Savoir où chercher plutôt que tout savoir
L’approche des chercheurs en Sarre et à Kaiserslautern : inutile de lire toute une bibliothèque pour obtenir des réponses à des questions précises. Il suffit de consulter les ouvrages contenant les bonnes réponses – selon le principe du « savoir où chercher ».
Leur méthode consiste à extraire de grands « modèles enseignants » des versions réduites, ciblées et économes en ressources, appelées « modèles élèves ». L’objectif ? Distiller uniquement les connaissances nécessaires à un domaine d’application spécifique et les ramener à l’essentiel. Résultat : il devient possible d’alléger les modèles de langage et de données jusqu’à 90 %.
« Ces modèles élèves offrent des performances comparables, mais nécessitent à terme jusqu’à 90 % d’énergie en moins », explique Janzen. Les résultats sont particulièrement prometteurs pour les modèles d’IA visuelle – ceux dédiés au traitement d’images -, où cette méthode de « recherche d’architecture neuronale » permet déjà de réaliser des économies d’énergie significatives.

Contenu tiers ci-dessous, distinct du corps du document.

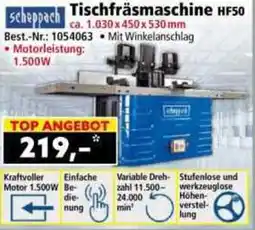 Norma Scheppach Tischfräsmaschine HF50 Angebot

Premiers succès concrets sur le terrain
L’équipe de recherche s’est concentrée sur l’apprentissage automatique particulièrement énergivore utilisant des réseaux de neurones. Le travail manuel fastidieux habituellement nécessaire est ici automatisé pour aider l’IA à identifier elle-même la meilleure architecture. « Nous testons différentes structures de réseau et les optimisons afin de créer un modèle alliant haute performance, efficacité et coûts réduits », explique Janzen.
Pour le test en conditions réelles, l’équipe dirigée par Maaß et Janzen collabore avec Stahl Holding Saar (SHS), un acteur majeur de la sidérurgie dans la région sarroise, en Allemagne. L’objectif : enseigner aux réseaux de neurones artificiels à trier les déchets d’acier de manière à ne conserver que la partie recyclable pour la production d’aciers haut de gamme.
En partenariat avec d’autres acteurs, l’équipe de Sarrebruck travaille également sur un « guide de bonnes pratiques pour des centres de données durables et une IA écoénergétique », ainsi que sur un « outil permettant d’établir des prévisions fiables concernant la consommation énergétique exacte et les coûts associés des modèles d’IA », comme le précise Hannah Stein, doctorante. Les décideurs pourront ainsi mieux évaluer la consommation énergétique des différents modèles.